- _Инструкция к работе_
Приведите продолжение приведенного ниже интервью Анны Рапопорт о детях и классике, начав сразу после последней реплики.

- _Текстовый блок_
---*---

Анна Рапопорт: «Культура говорит с нами разными языками. И все они взаимосвязаны»
19 августа 2024 2987

В этом году главной дискуссионной темой на нашем сайте стала тема «Дети и классика». Мы решили обсудить проблемы восприятия классики и отношение к ней людей разного возраста. На вопросы «Папмамбука» отвечали писатели, педагоги, подростки. Выяснилось, что словом «классика» пользуются все, кто согласился участвовать в опросе, но мало кто может дать классике четкое определение. Отношение к изучению классики в школе, в том числе у детей, варьируется от резко отрицательного до смиренного (надо – значит надо). А вот восторженное отношение встречается крайне редко.
Иными словами, проблема есть. И о ней надо по крайней мере говорить.
Свой развернутый взгляд на проблему мы попросили высказать Анну Рапопорт – историка культуры, педагога, автора научно-познавательных книг для детей и куратора музейных программ Ленинградской области.

– Анна, как вы определяете классику?

---*---

- _Доступные данные_

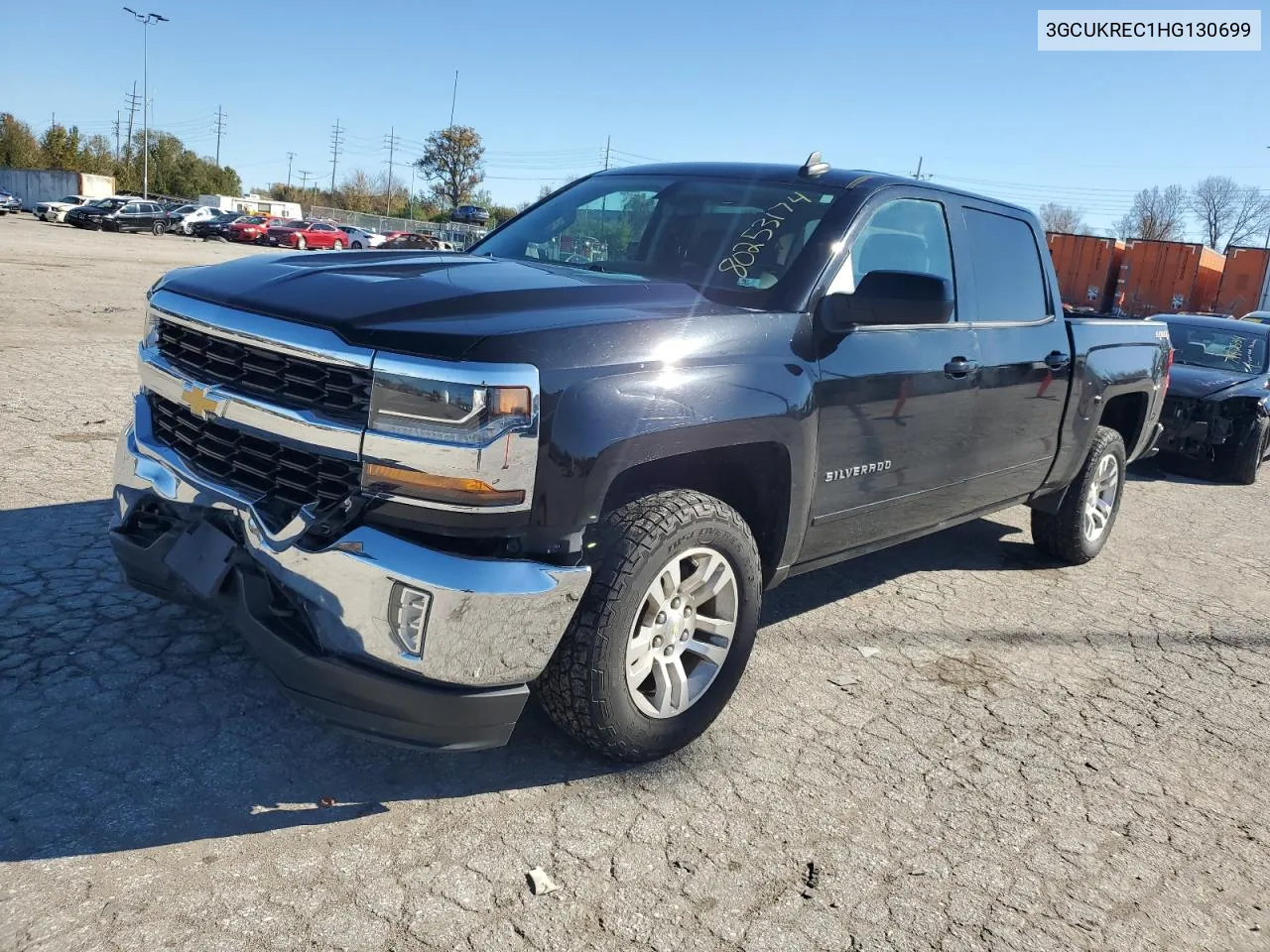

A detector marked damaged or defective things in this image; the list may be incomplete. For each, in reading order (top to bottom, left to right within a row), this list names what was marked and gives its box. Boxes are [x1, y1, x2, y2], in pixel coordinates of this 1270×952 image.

cracked asphalt [2, 217, 1270, 952]
damaged vehicle nearby [1151, 313, 1270, 484]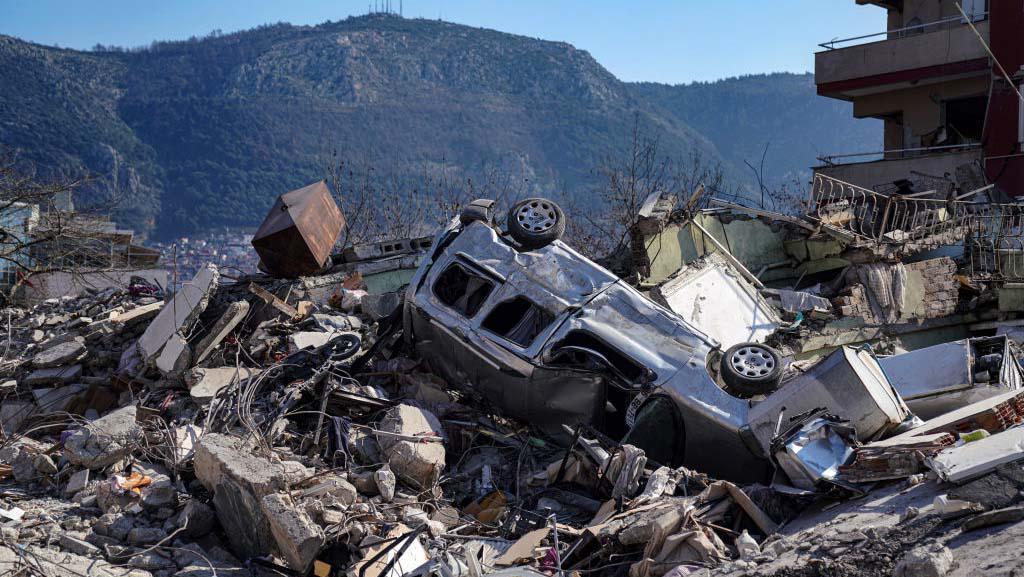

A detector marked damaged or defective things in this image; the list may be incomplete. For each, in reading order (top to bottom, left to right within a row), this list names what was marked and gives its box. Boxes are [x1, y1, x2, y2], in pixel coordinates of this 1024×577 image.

---*---

- _Ответ на задание_
– Традиционно под классикой понимается пул текстов XIX века, который признан «культурным кодом», – начиная с Ломоносова и заканчивая Чеховым. То есть произведения дореволюционной литературы. Многие из них включены в школьную программу. Это тот литературный набор, с которым дети после 11-го класса должны выйти во взрослую жизнь. Являются ли классикой произведения последующих лет – открытый вопрос.

– Мне кажется, имеет смысл уточнить, почему это так. Почему речь идет именно о литературе XIX века. Это период становления национального государства – то есть период становления и развития национального языка и национального самосознания. Творчество Пушкина пришлось на начало этого периода, и к Пушкину мы возводим формирование языковых норм литературного языка. А творчество Толстого и Достоевского мы считаем своего рода вершиной национального самосознания в XIX веке. Но в 1917 году произошел серьезный слом и отказ от многих ценностей, выстраданных в предшествующем столетии и казавшихся незыблемыми. По отношению к литературе последующего периода мы обычно используем определение «советская классика». И тут много неясного и противоречивого. Поэтому давайте действительно сузим тему до так называемой «бесспорной классики». Скажите, пожалуйста, существуют ли у современных детей, на ваш взгляд, проблемы с восприятием классики? Или они надуманы?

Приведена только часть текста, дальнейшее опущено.